Hunk rolls his eyes. Hows detention
Eh not that bad just me here. He stops for a moment. Oh yeah me and keith
Hunk blinks in surprise. You mean top of class keith?
Only one keith i know dude Lance smirks. Man hes even more emo up close
I wouldnt say that fifteen feet away is close lance but whatever you say
Hunk seriously though hes so weird Keith’s blood seem to chill as he translates this. Like he just spilled ink everywhere and i think hes staring at me
All the teachers expect more out of him thatd turn me a little weird too tbh
Yeah but like hes so weird A brief moment of quiet where he contemplates for a choice of words, and during which Keith increases his attempts, lemony smell of the cleaner stinging his nose as he squeaks the towel against the table. Like what the hell is up with the haircut? And hes so quiet
Keith doesn’t catch Hunk’s response, but he does hear Lance’s, despite his attempts to drown it out. And he hardly talks to anyone. It’s like he has no friends
Pause for Hunk. Yeah but seriously hes sorta creepy Pause for Hunk. That wouldnt be surprising Pause for Hunk. He always one upping me and it pisses me off. Its bad enough that im barely scraping by but then here comes mr hotshot and suddenly hes teachers shining example. Its all keith this keith that and im sick of it. Everytime iverson says his name i want to barf
By now Keith was struggling not to shake. It was like being stabbed, except remembering a mishap he had a long time ago with a knife, stab wounds hurt less. When using a sharp enough knife, all you remember about it is that it's cold and everything's dizzy. Now, it felt like the air was a thousand times colder than a knife accident in the warm spring sunlight, and his head reeled violently. The desk, despite having been cleared away of ink several minutes ago, was still suffering Keith’s violent scrubbing.
“Keith. Keith Kogane!”
He blinks; the teacher is calling his name. “Yes?”

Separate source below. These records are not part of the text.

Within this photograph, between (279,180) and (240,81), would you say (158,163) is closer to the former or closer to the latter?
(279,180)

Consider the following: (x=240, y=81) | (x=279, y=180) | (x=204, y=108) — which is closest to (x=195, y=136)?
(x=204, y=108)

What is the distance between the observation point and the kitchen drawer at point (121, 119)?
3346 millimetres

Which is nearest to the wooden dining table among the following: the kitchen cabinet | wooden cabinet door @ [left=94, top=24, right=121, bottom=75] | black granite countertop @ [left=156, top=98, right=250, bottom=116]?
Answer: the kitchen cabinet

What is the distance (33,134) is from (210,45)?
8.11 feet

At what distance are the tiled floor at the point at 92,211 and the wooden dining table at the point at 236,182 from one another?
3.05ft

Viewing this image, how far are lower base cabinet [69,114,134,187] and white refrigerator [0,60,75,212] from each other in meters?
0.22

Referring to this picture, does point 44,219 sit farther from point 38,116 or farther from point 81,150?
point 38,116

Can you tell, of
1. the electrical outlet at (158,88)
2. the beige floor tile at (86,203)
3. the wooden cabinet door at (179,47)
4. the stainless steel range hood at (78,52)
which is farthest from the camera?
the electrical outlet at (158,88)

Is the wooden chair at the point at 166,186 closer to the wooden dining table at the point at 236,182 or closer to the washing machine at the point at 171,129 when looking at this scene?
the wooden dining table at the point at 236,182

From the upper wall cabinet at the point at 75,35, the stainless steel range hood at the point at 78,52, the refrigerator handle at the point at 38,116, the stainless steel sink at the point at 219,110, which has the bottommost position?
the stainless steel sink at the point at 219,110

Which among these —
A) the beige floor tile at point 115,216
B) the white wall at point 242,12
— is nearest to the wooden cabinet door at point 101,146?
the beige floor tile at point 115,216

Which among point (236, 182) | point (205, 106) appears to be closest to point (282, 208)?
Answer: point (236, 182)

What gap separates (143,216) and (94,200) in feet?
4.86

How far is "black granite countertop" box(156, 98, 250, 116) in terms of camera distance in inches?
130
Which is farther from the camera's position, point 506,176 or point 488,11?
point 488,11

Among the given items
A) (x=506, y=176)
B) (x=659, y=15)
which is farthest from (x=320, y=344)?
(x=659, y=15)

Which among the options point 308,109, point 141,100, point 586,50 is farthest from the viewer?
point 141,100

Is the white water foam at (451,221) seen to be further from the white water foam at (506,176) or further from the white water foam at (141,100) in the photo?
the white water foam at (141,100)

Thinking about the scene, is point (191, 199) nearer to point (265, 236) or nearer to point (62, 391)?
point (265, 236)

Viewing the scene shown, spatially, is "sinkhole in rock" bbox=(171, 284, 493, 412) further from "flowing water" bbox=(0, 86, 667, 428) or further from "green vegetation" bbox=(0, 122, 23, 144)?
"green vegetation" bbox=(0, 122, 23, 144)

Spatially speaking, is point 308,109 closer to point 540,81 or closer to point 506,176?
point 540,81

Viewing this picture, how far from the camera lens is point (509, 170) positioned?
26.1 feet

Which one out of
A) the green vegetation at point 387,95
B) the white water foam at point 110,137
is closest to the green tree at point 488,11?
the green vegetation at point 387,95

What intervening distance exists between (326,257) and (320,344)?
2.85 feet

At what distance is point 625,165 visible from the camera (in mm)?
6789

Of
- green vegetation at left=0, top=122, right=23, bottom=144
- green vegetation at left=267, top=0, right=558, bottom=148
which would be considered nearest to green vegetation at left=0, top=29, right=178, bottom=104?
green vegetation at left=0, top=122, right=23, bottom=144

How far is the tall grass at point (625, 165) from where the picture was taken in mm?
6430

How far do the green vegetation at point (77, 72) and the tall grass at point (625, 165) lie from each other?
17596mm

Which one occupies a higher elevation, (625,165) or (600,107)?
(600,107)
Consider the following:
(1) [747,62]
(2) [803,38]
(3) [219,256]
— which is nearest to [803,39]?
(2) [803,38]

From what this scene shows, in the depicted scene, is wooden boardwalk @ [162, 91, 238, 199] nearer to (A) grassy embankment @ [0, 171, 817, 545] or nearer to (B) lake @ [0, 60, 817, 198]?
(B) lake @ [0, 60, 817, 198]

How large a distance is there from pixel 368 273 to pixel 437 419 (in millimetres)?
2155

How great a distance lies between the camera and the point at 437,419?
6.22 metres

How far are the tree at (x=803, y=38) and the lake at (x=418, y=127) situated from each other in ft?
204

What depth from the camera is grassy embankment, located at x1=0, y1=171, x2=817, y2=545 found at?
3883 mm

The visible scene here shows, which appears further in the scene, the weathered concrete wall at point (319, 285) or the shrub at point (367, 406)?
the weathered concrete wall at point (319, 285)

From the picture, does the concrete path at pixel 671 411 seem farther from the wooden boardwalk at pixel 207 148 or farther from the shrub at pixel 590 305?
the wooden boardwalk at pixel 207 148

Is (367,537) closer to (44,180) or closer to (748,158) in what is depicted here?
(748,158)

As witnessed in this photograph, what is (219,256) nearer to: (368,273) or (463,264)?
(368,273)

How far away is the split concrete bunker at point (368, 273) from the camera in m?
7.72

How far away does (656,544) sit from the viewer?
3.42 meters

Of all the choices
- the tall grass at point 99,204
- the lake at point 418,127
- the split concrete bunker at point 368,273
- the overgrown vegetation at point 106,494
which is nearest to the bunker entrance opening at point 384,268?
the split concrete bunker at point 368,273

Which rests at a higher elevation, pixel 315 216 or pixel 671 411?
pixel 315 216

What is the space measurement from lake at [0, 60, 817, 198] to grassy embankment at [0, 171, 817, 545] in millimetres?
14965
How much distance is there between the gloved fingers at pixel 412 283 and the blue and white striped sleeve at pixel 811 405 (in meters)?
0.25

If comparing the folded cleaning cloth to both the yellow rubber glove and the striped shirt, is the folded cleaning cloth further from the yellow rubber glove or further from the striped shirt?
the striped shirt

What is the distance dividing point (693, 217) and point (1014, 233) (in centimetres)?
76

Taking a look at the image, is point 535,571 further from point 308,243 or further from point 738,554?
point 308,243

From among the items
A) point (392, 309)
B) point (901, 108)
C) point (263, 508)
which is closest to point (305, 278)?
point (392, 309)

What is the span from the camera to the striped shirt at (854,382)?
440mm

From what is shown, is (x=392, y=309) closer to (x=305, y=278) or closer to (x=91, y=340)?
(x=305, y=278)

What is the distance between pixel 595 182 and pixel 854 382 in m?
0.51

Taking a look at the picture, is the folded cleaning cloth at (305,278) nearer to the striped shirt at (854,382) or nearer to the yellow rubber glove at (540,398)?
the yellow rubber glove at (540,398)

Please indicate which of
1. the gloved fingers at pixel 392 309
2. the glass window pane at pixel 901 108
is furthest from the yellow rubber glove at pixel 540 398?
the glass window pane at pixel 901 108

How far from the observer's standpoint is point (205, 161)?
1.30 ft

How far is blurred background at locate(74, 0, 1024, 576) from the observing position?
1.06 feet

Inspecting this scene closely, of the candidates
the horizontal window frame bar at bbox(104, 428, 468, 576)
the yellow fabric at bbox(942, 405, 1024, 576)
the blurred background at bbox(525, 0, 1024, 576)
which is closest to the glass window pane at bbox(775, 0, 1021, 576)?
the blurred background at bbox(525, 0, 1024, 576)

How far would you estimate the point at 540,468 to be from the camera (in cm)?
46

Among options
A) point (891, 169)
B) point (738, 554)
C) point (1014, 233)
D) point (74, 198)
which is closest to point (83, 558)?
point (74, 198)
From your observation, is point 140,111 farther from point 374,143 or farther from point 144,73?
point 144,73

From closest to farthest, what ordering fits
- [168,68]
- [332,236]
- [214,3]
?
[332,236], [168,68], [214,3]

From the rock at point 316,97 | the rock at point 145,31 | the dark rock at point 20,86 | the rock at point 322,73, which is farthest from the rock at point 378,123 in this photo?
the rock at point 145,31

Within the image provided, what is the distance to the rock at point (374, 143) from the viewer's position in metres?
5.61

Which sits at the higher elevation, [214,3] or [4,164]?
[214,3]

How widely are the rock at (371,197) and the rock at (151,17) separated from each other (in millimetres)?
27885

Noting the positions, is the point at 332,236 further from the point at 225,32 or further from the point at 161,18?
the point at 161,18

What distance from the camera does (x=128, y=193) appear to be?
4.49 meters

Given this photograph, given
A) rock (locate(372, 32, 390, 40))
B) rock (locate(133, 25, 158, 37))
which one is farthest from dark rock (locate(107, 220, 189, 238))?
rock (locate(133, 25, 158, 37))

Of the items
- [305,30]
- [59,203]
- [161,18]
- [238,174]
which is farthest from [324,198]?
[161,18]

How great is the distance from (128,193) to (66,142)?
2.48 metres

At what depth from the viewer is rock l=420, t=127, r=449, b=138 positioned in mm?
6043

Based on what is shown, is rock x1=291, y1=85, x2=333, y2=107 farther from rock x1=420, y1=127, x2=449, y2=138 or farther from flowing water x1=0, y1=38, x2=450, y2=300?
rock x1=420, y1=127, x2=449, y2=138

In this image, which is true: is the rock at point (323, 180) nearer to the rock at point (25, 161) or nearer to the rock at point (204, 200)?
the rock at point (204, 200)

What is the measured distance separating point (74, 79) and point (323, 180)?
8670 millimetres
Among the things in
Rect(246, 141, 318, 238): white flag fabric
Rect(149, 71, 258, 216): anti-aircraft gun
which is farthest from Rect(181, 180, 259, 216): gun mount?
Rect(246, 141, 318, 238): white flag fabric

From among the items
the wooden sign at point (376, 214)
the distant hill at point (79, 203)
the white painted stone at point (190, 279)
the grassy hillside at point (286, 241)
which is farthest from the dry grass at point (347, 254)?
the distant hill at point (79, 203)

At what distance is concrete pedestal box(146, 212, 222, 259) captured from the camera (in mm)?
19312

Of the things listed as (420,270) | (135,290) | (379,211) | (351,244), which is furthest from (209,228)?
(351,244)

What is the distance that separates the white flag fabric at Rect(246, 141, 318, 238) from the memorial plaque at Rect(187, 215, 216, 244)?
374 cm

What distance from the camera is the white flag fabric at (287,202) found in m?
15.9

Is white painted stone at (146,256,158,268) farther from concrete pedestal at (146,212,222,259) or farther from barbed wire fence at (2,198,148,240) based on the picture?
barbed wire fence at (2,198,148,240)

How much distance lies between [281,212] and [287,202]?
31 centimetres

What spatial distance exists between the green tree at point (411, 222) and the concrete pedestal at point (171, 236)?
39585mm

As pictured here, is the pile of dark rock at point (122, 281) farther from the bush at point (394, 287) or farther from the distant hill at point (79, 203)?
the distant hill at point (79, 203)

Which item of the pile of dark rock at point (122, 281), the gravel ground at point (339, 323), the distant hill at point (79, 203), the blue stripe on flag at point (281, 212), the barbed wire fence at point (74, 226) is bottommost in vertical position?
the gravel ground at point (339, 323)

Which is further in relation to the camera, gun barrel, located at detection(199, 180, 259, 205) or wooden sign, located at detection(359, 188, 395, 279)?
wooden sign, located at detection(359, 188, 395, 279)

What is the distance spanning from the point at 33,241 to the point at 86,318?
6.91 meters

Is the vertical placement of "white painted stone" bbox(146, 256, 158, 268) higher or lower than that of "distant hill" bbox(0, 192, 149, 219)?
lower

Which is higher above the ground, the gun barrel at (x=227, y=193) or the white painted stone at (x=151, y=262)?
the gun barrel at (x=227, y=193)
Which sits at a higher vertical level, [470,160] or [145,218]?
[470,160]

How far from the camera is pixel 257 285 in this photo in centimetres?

“You may go.” And with her final words, and he releases his hold on the world, watching it dissolve back into the eternal inky darkness. Lance, Hunk, and the teacher pay no mind as they vanish into specks of light that are quickly swallowed by the shadows.
Of all the memories he could have chosen to relive, it was that one. The one that haunts his dreams and tugs on his brain. But he needed it for the pain, the pain was what reminded him that he was still human, he was alive, he was real. He was still Keith Kogane, ingrate, dropout, excelled student, future fighter pilot, top of the class. Still Keith Kogane, Red Lion Paladin, tired sixteen year old, stupid teen with a crush on a boy, listened to country music. Still here. Still alive. Still real.
He chooses a nicer memory this time, one that’s soft and gentle. A lullaby he picked up somewhere, accompanied by soft guitar and warmth. His eyes are closed in this one, all fuzzy splotches of pink behind his eyelids, and he welcomes the feeling.
He doesn’t go back to the inky darkness for a long time.